**Excerpts from a spatial reasoning dataset**:
===

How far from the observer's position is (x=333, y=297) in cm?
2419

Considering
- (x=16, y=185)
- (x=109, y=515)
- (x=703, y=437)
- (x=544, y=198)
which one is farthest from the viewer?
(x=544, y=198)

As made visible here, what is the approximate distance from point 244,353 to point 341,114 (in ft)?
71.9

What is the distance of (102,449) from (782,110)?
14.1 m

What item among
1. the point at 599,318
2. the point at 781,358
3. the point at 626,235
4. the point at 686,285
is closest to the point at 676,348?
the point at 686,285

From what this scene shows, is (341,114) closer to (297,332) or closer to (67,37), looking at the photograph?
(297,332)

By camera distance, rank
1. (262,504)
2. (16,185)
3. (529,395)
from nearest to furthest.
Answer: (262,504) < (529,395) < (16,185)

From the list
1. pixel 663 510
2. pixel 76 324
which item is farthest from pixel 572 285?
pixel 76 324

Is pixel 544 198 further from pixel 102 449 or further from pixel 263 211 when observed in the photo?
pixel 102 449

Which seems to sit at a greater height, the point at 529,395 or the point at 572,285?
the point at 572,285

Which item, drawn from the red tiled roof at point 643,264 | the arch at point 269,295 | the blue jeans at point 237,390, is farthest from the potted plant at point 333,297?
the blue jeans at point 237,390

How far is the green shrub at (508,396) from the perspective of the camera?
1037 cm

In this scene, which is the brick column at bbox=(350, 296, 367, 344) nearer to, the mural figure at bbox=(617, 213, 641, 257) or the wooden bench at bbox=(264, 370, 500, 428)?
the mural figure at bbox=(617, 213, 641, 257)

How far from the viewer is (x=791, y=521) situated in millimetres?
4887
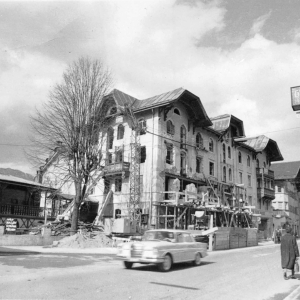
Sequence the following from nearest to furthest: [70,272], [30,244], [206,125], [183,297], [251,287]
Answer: [183,297] → [251,287] → [70,272] → [30,244] → [206,125]

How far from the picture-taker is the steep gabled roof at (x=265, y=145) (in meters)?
49.4

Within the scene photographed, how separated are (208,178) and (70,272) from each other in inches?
1107

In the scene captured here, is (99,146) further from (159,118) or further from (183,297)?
(183,297)

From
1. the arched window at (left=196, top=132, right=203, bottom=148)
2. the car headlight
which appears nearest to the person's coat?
the car headlight

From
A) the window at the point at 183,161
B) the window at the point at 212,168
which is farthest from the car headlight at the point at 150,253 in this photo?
the window at the point at 212,168

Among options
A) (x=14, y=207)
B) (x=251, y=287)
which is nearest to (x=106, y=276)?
(x=251, y=287)

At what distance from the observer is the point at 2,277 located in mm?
9805

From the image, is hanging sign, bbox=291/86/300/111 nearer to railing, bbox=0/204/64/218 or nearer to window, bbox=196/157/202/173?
window, bbox=196/157/202/173

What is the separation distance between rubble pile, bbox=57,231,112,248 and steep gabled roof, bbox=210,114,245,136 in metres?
22.7

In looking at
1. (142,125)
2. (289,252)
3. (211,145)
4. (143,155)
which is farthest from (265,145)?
(289,252)

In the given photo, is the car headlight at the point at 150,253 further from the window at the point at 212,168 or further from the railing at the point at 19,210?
the window at the point at 212,168

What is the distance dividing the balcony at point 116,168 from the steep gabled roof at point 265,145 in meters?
21.1

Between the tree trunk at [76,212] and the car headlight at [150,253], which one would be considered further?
the tree trunk at [76,212]

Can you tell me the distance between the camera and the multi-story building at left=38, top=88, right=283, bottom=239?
31750 millimetres
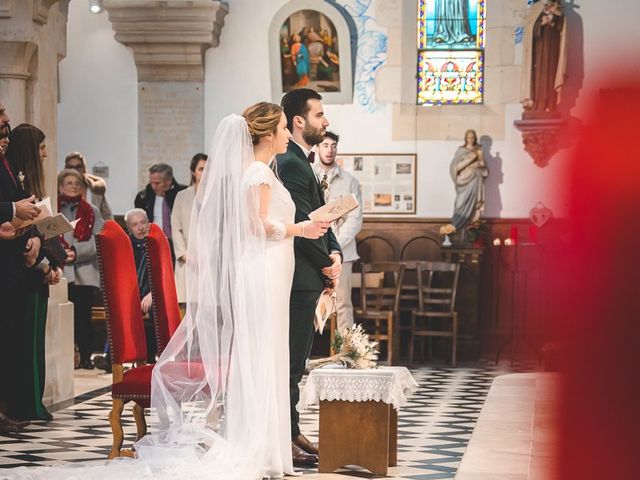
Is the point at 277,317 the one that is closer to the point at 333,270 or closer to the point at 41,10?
the point at 333,270

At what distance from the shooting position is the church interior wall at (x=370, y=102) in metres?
12.1

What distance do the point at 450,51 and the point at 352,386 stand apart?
818 centimetres

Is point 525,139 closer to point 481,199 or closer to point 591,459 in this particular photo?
point 481,199

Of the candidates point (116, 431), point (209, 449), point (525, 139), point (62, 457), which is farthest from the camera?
point (525, 139)

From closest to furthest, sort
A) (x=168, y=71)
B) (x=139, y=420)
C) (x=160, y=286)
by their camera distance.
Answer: (x=139, y=420)
(x=160, y=286)
(x=168, y=71)

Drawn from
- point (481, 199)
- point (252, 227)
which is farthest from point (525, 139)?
point (252, 227)

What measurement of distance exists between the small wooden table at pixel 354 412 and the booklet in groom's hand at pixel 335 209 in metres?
0.68

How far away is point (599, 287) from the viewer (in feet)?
1.78

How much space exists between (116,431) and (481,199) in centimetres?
745

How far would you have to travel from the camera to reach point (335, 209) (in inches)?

===

**What to produce**:
Turn the lines from the start of the records through the line containing "Answer: (262,504) < (529,395) < (16,185)", inclusive, into a numbered list, leaving out blank lines.

**Complete answer**:
1. How far from the observer's position is (x=333, y=297) in cm?
2. 2419
3. Considering
4. - (x=16, y=185)
5. - (x=109, y=515)
6. - (x=703, y=437)
7. - (x=544, y=198)
8. which one is farthest from the viewer?
9. (x=544, y=198)
10. As made visible here, what is the approximate distance from point 244,353 to point 341,114 (in ft)?
11. 71.9
12. What is the distance of (102,449) from (782,110)?
13. 14.1 m
14. What item among
15. 1. the point at 599,318
16. 2. the point at 781,358
17. 3. the point at 626,235
18. 4. the point at 686,285
19. is closest to the point at 676,348?
20. the point at 686,285
21. From what this scene shows, is (341,114) closer to (297,332) or closer to (67,37), looking at the photograph?
22. (297,332)
23. By camera distance, rank
24. 1. (262,504)
25. 2. (16,185)
26. 3. (529,395)
27. from nearest to furthest.
28. Answer: (262,504) < (529,395) < (16,185)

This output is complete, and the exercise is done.